| Task requirements |
[a] In the NiFi forum post, which setting does the writer say seems to turn off the content repository?
[b] Continue the NiFi forum post from its final sentence onward.

═══ Text for analysis ═══

2016-10-20 Thread Jeremy Farbota
Hello,

I'm using NiFi in a compliance setting. One of my use cases is for
deheading (hashing names, ssns, etc) and republishing. It works great for
these tasks but I need to cover my bases to make sure things are not stored
on disk. E.g. when I extract a name to an attribute for hashing, I do not
want to store it unencrypted at rest in the provenance repo.

It seems I can turn off the content repo with this setting:
nifi.content.repository.archive.enabled=false

Is flowfile content stored on disk anywhere once the flowfile is dropped
with the setting above?

Regarding the provenance repo, the settings offer the ability to truncate
the attribute on retrieval e.g.

nifi.provenance.repository.max.attribute.length=8

Does the above setting change only what can be retrieved or does it limit
what is stored?

═══ Given records ═══

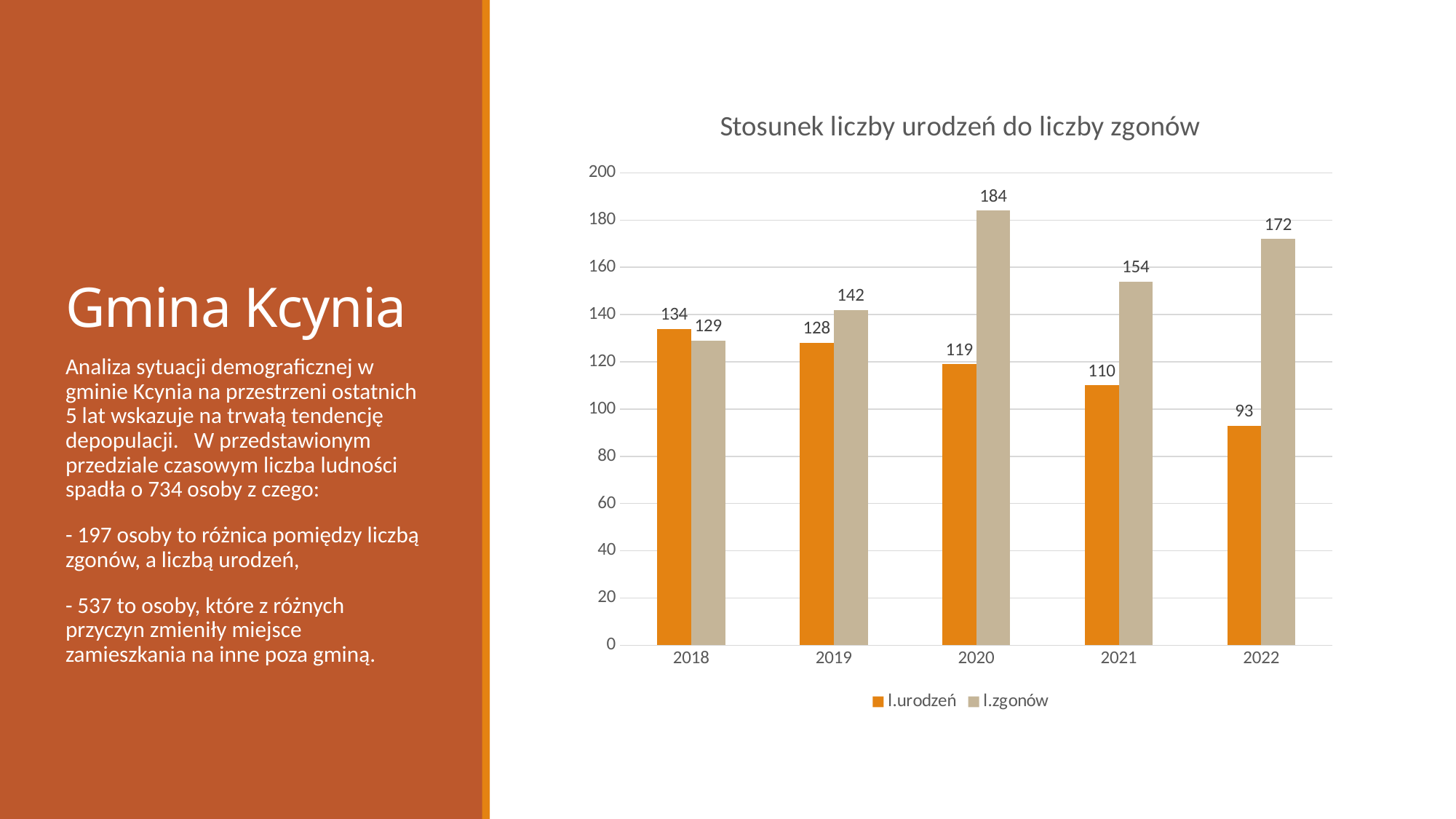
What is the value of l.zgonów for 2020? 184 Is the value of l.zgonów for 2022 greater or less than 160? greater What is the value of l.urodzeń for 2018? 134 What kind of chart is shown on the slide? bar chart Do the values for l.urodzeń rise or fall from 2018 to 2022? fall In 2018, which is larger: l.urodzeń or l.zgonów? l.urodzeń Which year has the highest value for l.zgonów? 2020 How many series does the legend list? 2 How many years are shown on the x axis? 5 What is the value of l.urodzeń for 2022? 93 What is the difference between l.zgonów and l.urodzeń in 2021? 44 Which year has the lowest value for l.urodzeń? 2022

═══
═══ Given records ═══

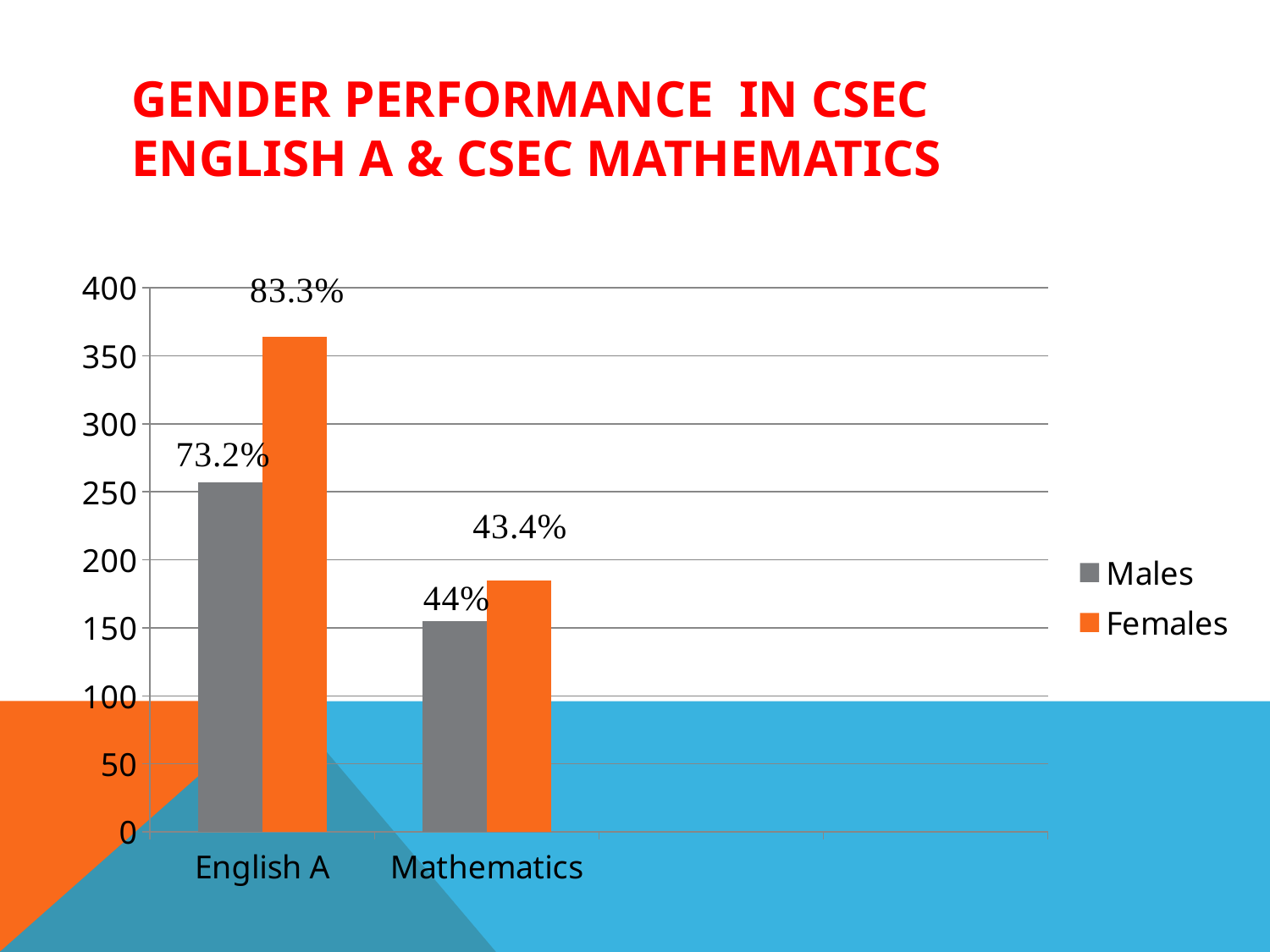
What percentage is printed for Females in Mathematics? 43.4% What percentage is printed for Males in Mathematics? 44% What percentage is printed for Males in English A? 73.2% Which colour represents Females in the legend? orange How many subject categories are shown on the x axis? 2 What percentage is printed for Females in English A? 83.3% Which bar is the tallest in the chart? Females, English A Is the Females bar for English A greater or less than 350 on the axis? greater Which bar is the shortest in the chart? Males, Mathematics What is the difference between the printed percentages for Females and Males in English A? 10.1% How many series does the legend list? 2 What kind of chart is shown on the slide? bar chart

═══

| Answers for the tasks |
[a] nifi.content.repository.archive.enabled=false

[b]
If it is still storing all the attributes, then I will likely need to
greatly reduce the provenance repo max.storage.time. Would severely
limiting the provenance or content repo negatively affect NiFi's
performance?

Is there a way that I can have these "secure" settings only for certain
templates? Or are these provenance and content repo setting only
configurable server wide?

Has there ever been thought to enable encryption at rest of the provenance
repo to deal with situations like mine?

Thanks in advance.

-- 

[image: Payoff, Inc.] 

Jeremy Farbota
Software Engineer, Data
jfarb...@payoff.com  • (217) 898-8110 <(949)+430-0630>

I'm a Storyteller. Discover your Financial Personality!


[image: Facebook]   [image: Twitter]
 [image: Linkedin]



Re: provenance & content repos re infosec

2016-10-20 Thread Andy LoPresto
Hi Jeremy,

These are great questions and I appreciate your interest in securing data at 
all stages for your application.

Setting nifi.content.repository.archive.enabled=false will turn off content 
repository archiving, but the content will still sit at rest on the file system 
for some period of time (while the data is in use during the flow). To 
completely avoid persisting any content data to the file system, set 
nifi.content.repository.implementation=org.apache.nifi.controller.repository.VolatileContentRepository.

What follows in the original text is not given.